→ **WORK TO COMPLETE**
Beginning at the line that includes "1990's/2000's High Waisted" in the entries below, print each line exactly as it appears, through the last one.

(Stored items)
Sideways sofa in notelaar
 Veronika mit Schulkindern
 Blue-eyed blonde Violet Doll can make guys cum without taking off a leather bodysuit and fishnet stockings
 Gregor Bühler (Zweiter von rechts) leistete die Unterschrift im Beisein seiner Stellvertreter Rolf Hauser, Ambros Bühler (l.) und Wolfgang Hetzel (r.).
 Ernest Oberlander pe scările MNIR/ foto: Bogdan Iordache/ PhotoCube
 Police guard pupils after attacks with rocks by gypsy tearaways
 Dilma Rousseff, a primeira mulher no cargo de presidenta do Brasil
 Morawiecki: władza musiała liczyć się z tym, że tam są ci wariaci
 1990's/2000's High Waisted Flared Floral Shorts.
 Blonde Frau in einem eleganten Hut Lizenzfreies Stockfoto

→ **RESPONSE**
 1990's/2000's High Waisted Flared Floral Shorts.
 Blonde Frau in einem eleganten Hut Lizenzfreies Stockfoto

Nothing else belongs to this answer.